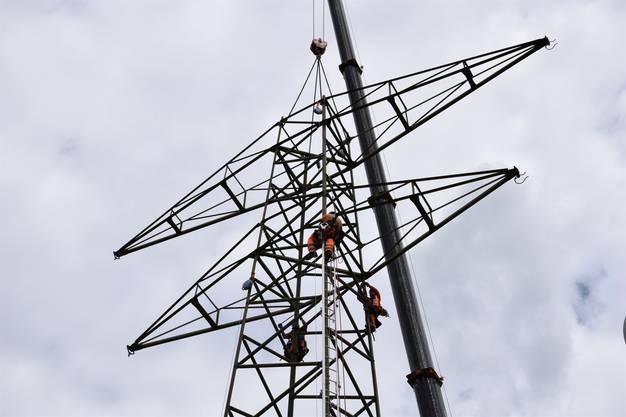Die alte 220-Kilovolt-Freileitung wird demontiert, insgesamt 19 Masten werden – wie hier in Riniken – abgebaut.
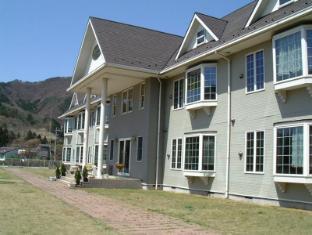 hotel Condominium Square Hills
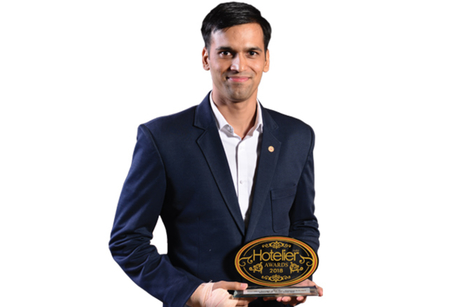 Basant Bhatt- Winner: Hotelier India Awards 2018, Front Office Manager of the Year, Economy to Budget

++++

Problem> Set down the material above exactly as written, but not the pictures.

Solution to the problem>
Die alte 220-Kilovolt-Freileitung wird demontiert, insgesamt 19 Masten werden – wie hier in Riniken – abgebaut.
 hotel Condominium Square Hills
 Basant Bhatt- Winner: Hotelier India Awards 2018, Front Office Manager of the Year, Economy to Budget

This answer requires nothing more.